GOAL:
Copy the records verbatim, starting at the line that contains "Considering the cabinet" and continuing through the last line of the records.

[Dataset items]
»»

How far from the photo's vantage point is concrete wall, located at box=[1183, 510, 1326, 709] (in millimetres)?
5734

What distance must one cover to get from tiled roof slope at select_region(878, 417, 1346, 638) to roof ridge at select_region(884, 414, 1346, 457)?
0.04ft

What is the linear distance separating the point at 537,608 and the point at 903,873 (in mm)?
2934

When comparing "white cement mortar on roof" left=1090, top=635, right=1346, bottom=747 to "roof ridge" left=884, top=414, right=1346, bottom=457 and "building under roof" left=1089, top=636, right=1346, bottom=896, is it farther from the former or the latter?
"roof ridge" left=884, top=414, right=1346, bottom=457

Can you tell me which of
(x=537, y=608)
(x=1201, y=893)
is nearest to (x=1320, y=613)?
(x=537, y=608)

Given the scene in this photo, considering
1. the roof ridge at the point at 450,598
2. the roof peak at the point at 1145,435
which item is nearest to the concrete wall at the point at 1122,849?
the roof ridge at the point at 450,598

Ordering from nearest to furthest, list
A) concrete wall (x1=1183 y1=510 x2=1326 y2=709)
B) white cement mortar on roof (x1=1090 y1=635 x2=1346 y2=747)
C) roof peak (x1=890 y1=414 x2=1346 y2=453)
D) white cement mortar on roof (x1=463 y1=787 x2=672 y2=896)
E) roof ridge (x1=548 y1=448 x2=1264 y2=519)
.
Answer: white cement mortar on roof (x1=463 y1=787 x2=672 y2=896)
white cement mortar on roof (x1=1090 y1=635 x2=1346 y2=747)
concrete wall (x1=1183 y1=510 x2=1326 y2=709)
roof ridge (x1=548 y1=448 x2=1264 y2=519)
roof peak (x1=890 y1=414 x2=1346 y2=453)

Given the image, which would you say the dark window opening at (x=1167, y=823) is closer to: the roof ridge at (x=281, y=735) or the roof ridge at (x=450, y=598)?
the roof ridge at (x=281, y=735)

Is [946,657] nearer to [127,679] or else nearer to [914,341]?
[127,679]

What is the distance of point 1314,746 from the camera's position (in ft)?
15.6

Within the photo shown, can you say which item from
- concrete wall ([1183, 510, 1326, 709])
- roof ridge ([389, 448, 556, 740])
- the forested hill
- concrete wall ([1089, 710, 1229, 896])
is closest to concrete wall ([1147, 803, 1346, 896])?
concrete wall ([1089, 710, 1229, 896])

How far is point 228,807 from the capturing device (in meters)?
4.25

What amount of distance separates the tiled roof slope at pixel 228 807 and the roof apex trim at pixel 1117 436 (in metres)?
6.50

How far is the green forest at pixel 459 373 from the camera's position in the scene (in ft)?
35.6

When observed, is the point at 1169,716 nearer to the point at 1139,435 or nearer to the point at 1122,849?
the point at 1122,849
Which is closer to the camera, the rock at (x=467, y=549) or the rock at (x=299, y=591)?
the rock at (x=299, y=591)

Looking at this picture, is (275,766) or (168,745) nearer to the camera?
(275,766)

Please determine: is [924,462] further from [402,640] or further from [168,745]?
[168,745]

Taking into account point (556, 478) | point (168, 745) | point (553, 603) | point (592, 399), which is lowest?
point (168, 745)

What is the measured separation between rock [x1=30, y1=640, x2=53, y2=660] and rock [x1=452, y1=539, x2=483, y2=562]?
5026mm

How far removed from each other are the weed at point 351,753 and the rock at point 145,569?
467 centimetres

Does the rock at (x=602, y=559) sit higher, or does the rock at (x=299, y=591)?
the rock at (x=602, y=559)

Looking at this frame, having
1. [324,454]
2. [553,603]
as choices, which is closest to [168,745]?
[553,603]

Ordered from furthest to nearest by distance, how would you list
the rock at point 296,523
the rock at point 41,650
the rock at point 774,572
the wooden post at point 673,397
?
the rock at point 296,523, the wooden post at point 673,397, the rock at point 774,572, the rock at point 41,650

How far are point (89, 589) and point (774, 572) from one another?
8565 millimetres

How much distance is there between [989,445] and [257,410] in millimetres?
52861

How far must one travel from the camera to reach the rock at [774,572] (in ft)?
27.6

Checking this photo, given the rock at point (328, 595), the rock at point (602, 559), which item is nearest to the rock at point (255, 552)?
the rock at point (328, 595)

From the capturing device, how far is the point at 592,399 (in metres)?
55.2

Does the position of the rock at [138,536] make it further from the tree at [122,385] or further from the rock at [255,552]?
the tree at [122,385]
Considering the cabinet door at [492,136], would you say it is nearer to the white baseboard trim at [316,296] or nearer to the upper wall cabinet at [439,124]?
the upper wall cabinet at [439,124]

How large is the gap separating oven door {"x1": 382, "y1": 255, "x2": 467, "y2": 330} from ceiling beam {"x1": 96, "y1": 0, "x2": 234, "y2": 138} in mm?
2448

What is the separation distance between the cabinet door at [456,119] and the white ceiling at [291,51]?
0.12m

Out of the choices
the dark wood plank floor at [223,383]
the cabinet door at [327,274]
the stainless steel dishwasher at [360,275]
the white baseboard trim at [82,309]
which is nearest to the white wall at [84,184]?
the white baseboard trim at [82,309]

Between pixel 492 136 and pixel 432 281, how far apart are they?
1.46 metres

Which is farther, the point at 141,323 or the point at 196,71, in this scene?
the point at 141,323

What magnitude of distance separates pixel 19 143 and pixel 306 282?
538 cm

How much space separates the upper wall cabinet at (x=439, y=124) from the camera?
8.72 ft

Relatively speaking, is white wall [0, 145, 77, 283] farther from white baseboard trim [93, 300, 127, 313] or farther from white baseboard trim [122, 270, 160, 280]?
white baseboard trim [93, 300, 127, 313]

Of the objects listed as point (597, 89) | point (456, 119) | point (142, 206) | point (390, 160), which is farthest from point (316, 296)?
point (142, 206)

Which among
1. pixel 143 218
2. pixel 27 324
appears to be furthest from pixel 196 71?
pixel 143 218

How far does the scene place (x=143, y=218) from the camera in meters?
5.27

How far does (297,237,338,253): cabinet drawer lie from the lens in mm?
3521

««

SOLUTION TO THIS EXERCISE:
Considering the cabinet door at [492,136], would you say it is nearer to the white baseboard trim at [316,296] or nearer to the upper wall cabinet at [439,124]?
the upper wall cabinet at [439,124]

How large is the gap separating oven door {"x1": 382, "y1": 255, "x2": 467, "y2": 330} from ceiling beam {"x1": 96, "y1": 0, "x2": 234, "y2": 138} in mm?
2448

What is the separation distance between the cabinet door at [456,119] and the white ceiling at [291,51]?
0.12m

Out of the choices
the dark wood plank floor at [223,383]
the cabinet door at [327,274]
the stainless steel dishwasher at [360,275]
the white baseboard trim at [82,309]
which is nearest to the white wall at [84,184]?
the white baseboard trim at [82,309]

Between pixel 492 136 and pixel 432 281, how far apart are they?
1.46 metres

Which is farther, the point at 141,323 or the point at 196,71, in this scene?
the point at 141,323

What magnitude of distance separates pixel 19 143 and pixel 306 282?
538 cm

How much space separates the upper wall cabinet at (x=439, y=124) from the camera?
8.72 ft

Relatively speaking, is white wall [0, 145, 77, 283] farther from white baseboard trim [93, 300, 127, 313] or farther from white baseboard trim [122, 270, 160, 280]?
white baseboard trim [93, 300, 127, 313]

Of the objects listed as point (597, 89) | point (456, 119) | point (142, 206) | point (390, 160), which is farthest from point (316, 296)?
point (142, 206)

Which among
1. pixel 143 218
2. pixel 27 324
appears to be furthest from pixel 196 71?
pixel 143 218

How far does the scene place (x=143, y=218) from the camera in meters?
5.27

How far does (297,237,338,253): cabinet drawer lie from the lens in mm?
3521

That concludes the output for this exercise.